@realdb/cdk

AWS CDK construct library for deploying RDB (Real-time Database) infrastructure with Zod schema validation.

Overview

RDB is a serverless real-time database built on AWS infrastructure. This CDK construct allows you to easily deploy the complete RDB infrastructure to your AWS account with a single construct.

✨ Features

• 🚀 Serverless Architecture - Built on AWS Lambda, DynamoDB, and AppSync
• ⚡ Real-time Subscriptions - WebSocket connections for instant data updates via AppSync
• 🔐 Secure by Default - API key authentication with AWS Secrets Manager encryption
• 📊 Auto-Scaling - DynamoDB on-demand billing scales with your needs
• 🛠️ Easy to Deploy - Single construct deploys complete infrastructure
• 🎯 Customizable - Support for existing APIs, custom resource names, and API prefixes
• 💰 Cost Effective - Serverless pay-per-use pricing model
• 🔄 Dead Letter Queue - Failed operations are captured for retry
• 📝 Full Logging - CloudWatch logs with configurable retention
• 📋 Initial Tables - Define tables in CDK and have them auto-created on deployment

🏗️ Architecture

The RDB construct deploys the following AWS resources:

| Resource | Purpose | |----------|---------| | DynamoDB Tables (2) | Metadata storage for tables (rdb-tables) and API keys (rdb-api-keys) | | AppSync GraphQL API | Real-time subscriptions and GraphQL mutations | | API Gateway REST API | RESTful CRUD operations with Lambda authorizer | | Lambda Functions (7) | Table management, records, API keys, schema sync, decommission, auth, SDK config | | S3 Bucket | Versioned schema configuration storage with EventBridge | | SQS Queue + DLQ | Asynchronous table decommissioning with retry logic | | Secrets Manager | Encrypted API key storage | | EventBridge Rule | Automated schema synchronization from S3 changes | | CloudWatch Logs | Comprehensive logging for all Lambda functions |

📦 Installation

npm install @realdb/cdk aws-cdk-lib constructs

Peer Dependencies:

• aws-cdk-lib ^2.0.0
• constructs ^10.0.0

🚀 Quick Start

Basic Example

import * as cdk from 'aws-cdk-lib';
import { RdbConstruct } from '@realdb/cdk';

export class MyStack extends cdk.Stack {
  constructor(scope: cdk.App, id: string, props?: cdk.StackProps) {
    super(scope, id, props);

    // Deploy complete RDB infrastructure
    const rdb = new RdbConstruct(this, 'Rdb');

    // Output the API endpoint
    new cdk.CfnOutput(this, 'ApiEndpoint', {
      value: rdb.api!.url,
      description: 'RDB API Gateway endpoint',
    });

    // Output the AppSync endpoint for real-time subscriptions
    new cdk.CfnOutput(this, 'AppSyncEndpoint', {
      value: rdb.appSyncApi.graphqlUrl,
      description: 'AppSync GraphQL endpoint',
    });
  }
}

Advanced Configuration

import * as cdk from 'aws-cdk-lib';
import * as dynamodb from 'aws-cdk-lib/aws-dynamodb';
import * as logs from 'aws-cdk-lib/aws-logs';
import { RdbConstruct } from '@realdb/cdk';

export class ProductionStack extends cdk.Stack {
  constructor(scope: cdk.App, id: string, props?: cdk.StackProps) {
    super(scope, id, props);

    const rdb = new RdbConstruct(this, 'Rdb', {
      // Resource naming
      resourceSuffix: 'prod',              // Creates rdb-tables-prod, rdb-api-keys-prod, etc.

------------------------------------------------------------

**What you are asked to do**
Continue the @realdb/cdk README, starting right after its last line in the advanced configuration code. The entries are not needed for this work.

[Collected data entries]
------------------------------------------------------------

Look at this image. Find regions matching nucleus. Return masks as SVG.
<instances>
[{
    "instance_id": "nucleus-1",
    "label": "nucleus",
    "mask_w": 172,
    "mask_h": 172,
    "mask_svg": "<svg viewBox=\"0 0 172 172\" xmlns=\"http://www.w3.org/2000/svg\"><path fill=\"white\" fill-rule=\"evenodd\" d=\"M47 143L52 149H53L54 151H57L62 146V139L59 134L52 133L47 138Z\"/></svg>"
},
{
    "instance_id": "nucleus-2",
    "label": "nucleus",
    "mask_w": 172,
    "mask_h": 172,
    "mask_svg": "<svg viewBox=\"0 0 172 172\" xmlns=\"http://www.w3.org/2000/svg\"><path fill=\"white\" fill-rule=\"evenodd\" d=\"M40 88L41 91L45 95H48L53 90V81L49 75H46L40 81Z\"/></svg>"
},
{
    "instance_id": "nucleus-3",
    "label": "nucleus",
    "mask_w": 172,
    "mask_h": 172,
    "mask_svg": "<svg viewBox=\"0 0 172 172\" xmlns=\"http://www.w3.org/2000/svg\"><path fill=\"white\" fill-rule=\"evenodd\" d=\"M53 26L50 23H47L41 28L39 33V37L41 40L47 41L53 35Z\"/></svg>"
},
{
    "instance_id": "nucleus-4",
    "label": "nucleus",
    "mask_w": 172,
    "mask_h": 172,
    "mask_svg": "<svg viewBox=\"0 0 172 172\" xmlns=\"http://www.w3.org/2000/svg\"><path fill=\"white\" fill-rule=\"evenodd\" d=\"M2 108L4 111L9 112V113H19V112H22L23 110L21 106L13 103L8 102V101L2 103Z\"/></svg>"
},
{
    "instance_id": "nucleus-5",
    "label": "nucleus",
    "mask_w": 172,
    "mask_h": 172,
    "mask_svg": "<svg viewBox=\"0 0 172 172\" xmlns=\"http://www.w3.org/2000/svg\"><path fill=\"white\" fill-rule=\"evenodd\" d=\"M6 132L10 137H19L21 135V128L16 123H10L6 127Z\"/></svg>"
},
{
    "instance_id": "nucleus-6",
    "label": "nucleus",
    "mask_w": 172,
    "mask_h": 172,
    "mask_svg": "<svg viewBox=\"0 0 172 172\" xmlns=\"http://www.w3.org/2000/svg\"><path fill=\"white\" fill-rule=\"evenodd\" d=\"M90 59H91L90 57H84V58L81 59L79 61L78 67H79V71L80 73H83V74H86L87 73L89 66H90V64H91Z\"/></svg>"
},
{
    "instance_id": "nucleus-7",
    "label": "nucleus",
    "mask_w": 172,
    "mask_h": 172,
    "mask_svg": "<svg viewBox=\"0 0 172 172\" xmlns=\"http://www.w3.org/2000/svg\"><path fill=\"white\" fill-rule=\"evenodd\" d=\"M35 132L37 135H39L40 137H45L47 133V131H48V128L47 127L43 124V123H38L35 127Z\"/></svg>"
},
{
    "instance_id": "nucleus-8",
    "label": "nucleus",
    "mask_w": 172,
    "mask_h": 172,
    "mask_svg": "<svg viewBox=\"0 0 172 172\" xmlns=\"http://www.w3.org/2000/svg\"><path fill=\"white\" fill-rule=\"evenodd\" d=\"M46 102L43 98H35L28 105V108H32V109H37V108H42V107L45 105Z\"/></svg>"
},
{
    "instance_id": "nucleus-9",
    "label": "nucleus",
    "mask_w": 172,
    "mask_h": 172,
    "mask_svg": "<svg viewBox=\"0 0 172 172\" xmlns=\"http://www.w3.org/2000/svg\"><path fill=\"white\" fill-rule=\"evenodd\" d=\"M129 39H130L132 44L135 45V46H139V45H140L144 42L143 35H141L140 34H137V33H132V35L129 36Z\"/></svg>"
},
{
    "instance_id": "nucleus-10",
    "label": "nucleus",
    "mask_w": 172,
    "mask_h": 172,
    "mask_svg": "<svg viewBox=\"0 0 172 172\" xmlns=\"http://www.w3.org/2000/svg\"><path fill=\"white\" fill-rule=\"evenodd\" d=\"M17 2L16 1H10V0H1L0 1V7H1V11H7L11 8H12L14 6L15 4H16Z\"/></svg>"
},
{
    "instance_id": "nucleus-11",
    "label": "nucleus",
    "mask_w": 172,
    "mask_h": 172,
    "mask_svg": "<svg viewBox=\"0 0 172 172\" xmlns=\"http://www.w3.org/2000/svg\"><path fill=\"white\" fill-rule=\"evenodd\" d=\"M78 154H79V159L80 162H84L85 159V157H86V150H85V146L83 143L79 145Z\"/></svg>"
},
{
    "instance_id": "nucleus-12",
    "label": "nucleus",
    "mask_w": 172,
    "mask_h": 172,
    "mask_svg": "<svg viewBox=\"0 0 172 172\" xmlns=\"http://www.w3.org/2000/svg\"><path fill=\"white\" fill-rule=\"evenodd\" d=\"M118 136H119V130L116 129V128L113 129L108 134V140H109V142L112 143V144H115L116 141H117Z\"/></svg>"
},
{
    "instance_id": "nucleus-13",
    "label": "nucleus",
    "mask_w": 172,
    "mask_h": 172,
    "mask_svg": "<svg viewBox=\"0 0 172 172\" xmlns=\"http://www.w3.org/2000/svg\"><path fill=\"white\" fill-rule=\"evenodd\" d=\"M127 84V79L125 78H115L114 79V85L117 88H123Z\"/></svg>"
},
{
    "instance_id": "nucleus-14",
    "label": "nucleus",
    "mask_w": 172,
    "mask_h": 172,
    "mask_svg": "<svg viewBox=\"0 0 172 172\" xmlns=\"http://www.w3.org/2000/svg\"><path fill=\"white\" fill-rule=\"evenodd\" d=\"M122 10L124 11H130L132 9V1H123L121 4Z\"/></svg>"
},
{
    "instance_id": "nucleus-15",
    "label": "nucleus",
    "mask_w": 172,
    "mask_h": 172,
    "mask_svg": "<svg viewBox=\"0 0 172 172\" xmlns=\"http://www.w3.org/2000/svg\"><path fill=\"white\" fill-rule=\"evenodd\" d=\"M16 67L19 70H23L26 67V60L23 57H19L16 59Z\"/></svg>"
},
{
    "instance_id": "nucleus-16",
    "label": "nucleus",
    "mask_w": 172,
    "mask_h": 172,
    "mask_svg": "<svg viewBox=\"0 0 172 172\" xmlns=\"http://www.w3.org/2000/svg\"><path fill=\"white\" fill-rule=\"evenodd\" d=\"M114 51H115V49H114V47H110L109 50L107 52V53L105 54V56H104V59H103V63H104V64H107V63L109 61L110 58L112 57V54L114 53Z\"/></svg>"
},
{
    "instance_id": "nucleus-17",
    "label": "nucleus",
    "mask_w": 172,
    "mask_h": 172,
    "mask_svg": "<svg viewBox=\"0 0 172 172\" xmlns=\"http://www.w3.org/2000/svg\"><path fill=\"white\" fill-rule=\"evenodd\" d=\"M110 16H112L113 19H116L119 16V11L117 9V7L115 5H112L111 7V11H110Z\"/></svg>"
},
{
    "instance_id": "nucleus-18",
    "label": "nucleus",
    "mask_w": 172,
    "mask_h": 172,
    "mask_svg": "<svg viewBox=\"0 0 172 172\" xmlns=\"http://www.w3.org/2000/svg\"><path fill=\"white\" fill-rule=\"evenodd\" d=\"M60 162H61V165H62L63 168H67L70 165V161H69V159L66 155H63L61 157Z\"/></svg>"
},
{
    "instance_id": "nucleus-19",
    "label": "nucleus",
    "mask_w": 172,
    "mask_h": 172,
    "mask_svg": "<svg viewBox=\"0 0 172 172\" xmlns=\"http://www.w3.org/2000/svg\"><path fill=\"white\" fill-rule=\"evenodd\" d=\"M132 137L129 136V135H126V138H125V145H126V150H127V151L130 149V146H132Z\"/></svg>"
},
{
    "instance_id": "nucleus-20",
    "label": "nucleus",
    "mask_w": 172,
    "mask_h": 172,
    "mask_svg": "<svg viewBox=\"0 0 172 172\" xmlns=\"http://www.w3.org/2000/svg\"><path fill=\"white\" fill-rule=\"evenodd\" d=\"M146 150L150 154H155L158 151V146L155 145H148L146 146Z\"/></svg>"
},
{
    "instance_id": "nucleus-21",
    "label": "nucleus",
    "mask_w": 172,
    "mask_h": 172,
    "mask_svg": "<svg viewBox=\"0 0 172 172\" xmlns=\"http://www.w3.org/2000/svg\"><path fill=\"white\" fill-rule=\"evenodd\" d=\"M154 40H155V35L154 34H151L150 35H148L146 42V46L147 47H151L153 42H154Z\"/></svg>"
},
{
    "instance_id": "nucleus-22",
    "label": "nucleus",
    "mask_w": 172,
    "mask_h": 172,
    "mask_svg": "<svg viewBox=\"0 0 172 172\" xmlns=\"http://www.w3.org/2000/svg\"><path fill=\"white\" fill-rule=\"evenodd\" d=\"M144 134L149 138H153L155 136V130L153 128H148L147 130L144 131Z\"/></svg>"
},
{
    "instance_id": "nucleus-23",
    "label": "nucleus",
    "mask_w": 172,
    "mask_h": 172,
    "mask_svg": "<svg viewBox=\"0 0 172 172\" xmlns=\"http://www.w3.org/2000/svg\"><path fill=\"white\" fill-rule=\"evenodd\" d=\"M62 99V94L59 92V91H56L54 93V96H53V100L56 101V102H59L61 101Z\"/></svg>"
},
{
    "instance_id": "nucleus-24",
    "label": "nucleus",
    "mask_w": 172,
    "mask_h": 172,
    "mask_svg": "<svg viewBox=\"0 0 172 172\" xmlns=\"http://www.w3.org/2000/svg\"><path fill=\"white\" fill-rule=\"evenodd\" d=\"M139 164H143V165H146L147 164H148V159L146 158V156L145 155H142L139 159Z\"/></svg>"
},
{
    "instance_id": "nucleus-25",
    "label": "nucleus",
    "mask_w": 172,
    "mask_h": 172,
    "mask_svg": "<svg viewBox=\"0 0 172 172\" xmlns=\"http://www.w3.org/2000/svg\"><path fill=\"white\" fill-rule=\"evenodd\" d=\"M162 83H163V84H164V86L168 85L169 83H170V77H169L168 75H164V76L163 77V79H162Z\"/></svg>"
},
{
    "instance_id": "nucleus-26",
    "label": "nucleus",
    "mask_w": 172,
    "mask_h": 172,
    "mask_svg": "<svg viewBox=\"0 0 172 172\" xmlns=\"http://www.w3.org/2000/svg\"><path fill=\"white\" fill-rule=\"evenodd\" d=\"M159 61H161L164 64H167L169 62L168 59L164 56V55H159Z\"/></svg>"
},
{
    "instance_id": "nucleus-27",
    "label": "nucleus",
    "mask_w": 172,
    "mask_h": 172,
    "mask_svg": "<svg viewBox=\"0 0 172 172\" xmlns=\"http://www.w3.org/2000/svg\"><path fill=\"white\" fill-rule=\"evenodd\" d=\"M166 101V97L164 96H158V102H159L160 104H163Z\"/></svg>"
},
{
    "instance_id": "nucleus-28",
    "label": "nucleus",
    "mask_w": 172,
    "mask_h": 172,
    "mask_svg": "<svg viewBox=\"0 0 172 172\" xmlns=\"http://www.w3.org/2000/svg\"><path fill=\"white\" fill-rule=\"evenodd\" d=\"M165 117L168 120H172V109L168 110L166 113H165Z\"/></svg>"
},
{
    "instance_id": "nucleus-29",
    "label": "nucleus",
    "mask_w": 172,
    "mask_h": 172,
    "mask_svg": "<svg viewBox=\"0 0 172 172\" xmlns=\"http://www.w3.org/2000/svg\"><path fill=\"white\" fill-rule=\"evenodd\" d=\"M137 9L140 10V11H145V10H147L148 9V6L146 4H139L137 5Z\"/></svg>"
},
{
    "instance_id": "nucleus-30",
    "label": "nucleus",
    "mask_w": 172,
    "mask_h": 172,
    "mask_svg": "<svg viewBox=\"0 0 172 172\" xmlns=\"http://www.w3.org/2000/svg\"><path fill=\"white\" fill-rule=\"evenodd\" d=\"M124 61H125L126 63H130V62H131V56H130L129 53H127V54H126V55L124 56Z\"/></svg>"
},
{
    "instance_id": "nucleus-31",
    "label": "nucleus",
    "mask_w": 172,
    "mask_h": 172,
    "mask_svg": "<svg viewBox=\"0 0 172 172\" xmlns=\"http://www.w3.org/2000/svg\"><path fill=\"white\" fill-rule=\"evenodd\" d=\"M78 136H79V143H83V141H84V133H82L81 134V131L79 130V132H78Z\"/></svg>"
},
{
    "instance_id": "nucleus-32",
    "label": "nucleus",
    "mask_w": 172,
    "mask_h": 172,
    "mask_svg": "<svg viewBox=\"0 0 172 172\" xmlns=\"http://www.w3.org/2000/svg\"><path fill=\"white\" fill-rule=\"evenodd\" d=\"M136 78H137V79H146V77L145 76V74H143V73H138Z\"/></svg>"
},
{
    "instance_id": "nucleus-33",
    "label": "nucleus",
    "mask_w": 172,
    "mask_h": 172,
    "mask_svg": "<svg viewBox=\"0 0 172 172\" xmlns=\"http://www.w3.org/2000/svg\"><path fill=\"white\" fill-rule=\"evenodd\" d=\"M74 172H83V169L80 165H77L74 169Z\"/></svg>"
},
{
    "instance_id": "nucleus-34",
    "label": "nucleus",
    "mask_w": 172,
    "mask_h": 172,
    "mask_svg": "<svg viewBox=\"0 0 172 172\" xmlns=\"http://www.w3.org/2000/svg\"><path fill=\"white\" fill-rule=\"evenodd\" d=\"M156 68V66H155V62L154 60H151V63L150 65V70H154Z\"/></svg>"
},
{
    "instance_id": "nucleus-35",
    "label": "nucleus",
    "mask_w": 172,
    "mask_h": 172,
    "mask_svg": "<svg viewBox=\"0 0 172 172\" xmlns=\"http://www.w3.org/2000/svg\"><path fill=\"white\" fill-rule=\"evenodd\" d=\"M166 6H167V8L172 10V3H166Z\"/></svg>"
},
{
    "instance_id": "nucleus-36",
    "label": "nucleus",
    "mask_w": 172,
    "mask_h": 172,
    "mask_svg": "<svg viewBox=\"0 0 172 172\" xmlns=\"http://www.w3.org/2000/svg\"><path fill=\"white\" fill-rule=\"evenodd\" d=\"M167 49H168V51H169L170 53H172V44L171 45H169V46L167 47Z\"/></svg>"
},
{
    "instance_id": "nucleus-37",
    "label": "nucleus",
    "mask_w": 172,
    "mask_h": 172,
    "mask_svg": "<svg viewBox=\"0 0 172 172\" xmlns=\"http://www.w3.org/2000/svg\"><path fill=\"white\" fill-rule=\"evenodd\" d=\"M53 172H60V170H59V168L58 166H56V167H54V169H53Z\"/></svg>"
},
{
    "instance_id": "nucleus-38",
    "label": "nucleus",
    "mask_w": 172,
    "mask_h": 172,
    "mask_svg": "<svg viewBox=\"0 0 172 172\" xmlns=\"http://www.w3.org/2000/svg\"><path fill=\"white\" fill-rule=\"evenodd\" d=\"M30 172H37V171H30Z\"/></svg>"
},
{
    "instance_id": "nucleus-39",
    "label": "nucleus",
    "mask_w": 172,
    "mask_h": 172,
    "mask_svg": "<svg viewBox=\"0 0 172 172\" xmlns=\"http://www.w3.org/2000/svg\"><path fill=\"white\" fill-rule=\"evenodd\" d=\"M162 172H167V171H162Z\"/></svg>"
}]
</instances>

------------------------------------------------------------

**Answer**
      apiPrefix: 'v1',                     // API routes: /v1/tables, /v1/tables/{name}/records
      
      // Lifecycle
      removalPolicy: cdk.RemovalPolicy.RETAIN, // Prevent accidental deletion in production
      
      // DynamoDB
      billingMode: dynamodb.BillingMode.PAY_PER_REQUEST, // Auto-scaling on-demand
      
      // Monitoring & Tracing
      enableXRayTracing: true,             // Enable AWS X-Ray
      logRetention: logs.RetentionDays.ONE_MONTH,
      enableApiLogging: true,
      
      // CORS
      corsOrigins: [
        'https://app.example.com',
        'https://admin.example.com'
      ],
    });

    // Outputs
    new cdk.CfnOutput(this, 'ApiEndpoint', {
      value: rdb.api!.url,
      exportName: 'RdbApiEndpoint',
    });

    new cdk.CfnOutput(this, 'AppSyncEndpoint', {
      value: rdb.appSyncApi.graphqlUrl,
      exportName: 'RdbAppSyncEndpoint',
    });

    new cdk.CfnOutput(this, 'ConfigBucket', {
      value: rdb.configBucket.bucketName,
      exportName: 'RdbConfigBucket',
    });
  }
}

Multi-Environment Setup

import * as cdk from 'aws-cdk-lib';
import { RdbConstruct } from '@realdb/cdk';

const app = new cdk.App();

// Development environment
new cdk.Stack(app, 'RdbDevStack', {
  env: { region: 'us-east-1' }
});

const devRdb = new RdbConstruct(this, 'RdbDev', {
  resourceSuffix: 'dev',
  removalPolicy: cdk.RemovalPolicy.DESTROY, // Easy cleanup
  corsOrigins: ['*'], // Allow all for testing
});

// Production environment
const prodStack = new cdk.Stack(app, 'RdbProdStack', {
  env: { region: 'us-east-1' }
});

const prodRdb = new RdbConstruct(prodStack, 'RdbProd', {
  resourceSuffix: 'prod',
  removalPolicy: cdk.RemovalPolicy.RETAIN,  // Prevent data loss
  corsOrigins: ['https://app.example.com'],
  enableXRayTracing: true,
});

Using Existing Resources

import * as cdk from 'aws-cdk-lib';
import * as apigateway from 'aws-cdk-lib/aws-apigateway';
import * as dynamodb from 'aws-cdk-lib/aws-dynamodb';
import { RdbConstruct } from '@realdb/cdk';

// Use existing API Gateway
const existingApi = apigateway.RestApi.fromRestApiAttributes(this, 'ExistingApi', {
  restApiId: 'abc123',
  rootResourceId: 'xyz789',
});

// Use existing DynamoDB table for metadata
const existingTable = dynamodb.Table.fromTableName(this, 'ExistingTable', 'my-tables');

const rdb = new RdbConstruct(this, 'Rdb', {
  existingApi: existingApi,           // Add RDB routes to existing API
  existingTablesTable: existingTable, // Use existing metadata table
  apiPrefix: 'rdb',                   // Mount under /rdb/* routes
});

📋 Initial Tables (Recommended)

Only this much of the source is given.